Congratulations Bo!! (Sorry I'm late for the party....any beverages left??)


----------



## Mars30 (Feb 23, 2010)

SABL said:


> any beverages left??


only H2O


----------



## WereBo (Apr 5, 2008)

I've got plenty of tea, if someone wants to put the kettle on


----------



## Ninjaboi (Dec 27, 2010)

I'm game, I'll bring out the fine china :grin:.


----------



## WereBo (Apr 5, 2008)

If you've got fine china large mugs, then great :grin:


----------



## joeten (Dec 4, 2008)

Would this do you Buy Wild & Wolf Vintage Beano Mug online at JohnLewis.com - John Lewis


----------



## WereBo (Apr 5, 2008)

I'm ok, I've got my 'Thermo-reactive' mug, it changes colour with temperature so I can see how hot my tea is and, depending where the colour-change is, how much tea is in the mug (black=cold, white=hot, shades of cream in-between) :grin:

(I got it as a freebie from the London Science Museum years ago, when I was doing some project at college :laugh


----------



## GZ (Jan 31, 2010)

Congrats 'Bo!


----------



## WereBo (Apr 5, 2008)

Thanks GZ and it's great to see you back again :grin:


----------



## scalh001 (Dec 17, 2011)

Great work to our resident Gandolf.
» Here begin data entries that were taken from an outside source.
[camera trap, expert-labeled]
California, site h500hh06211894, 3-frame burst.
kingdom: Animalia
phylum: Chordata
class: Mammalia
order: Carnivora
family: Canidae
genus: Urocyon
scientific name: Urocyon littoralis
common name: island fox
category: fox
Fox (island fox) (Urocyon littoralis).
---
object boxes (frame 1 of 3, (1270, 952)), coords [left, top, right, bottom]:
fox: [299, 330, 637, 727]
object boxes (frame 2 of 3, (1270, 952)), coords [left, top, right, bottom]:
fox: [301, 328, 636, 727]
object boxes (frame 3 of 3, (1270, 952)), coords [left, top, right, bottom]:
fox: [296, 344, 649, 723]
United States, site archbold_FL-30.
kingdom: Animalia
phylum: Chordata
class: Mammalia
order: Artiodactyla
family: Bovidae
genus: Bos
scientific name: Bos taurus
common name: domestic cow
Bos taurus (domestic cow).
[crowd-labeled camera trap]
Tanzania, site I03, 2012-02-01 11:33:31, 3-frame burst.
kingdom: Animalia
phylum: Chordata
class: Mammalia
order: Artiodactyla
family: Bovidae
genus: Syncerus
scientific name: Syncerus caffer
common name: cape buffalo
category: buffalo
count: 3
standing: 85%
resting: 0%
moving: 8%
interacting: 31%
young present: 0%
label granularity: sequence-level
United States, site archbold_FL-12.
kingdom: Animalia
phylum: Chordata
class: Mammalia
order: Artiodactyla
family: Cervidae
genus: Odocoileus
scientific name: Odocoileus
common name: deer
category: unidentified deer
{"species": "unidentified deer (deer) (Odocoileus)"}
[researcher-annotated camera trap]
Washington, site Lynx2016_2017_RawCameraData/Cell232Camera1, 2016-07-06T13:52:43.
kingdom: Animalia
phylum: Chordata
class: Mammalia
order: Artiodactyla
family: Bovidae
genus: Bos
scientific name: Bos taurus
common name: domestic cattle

Thanks for everything WereBo!


----------



## WereBo (Apr 5, 2008)

Thanks scalh001 :grin:


----------



## Redeye3323 (Sep 20, 2009)

WereBo said:


> I'm ok, I've got my 'Thermo-reactive' mug, it changes colour with temperature so I can see how hot my tea is and, depending where the colour-change is, how much tea is in the mug (black=cold, white=hot, shades of cream in-between) :grin:
> 
> (I got it as a freebie from the London Science Museum years ago, when I was doing some project at college :laugh


That sound quite cool, where can I get one xD


----------



## WereBo (Apr 5, 2008)

I don't know, I've never seen one since then - I could do with a new one myself, the glaze is getting scratched on the inside, causing the tea to stain it badly :sigh: - Luckily, it just adds to the flavour :grin:


----------



## Rich-M (May 2, 2007)

Many congrats for a job well done!


----------



## WereBo (Apr 5, 2008)

Thanks Rich-M :grin:


----------



## TheCyberMan (Jun 25, 2011)

hey WereBo congratultions my friend.


----------



## WereBo (Apr 5, 2008)

Thank 'ee lots CyberMan :laugh:


----------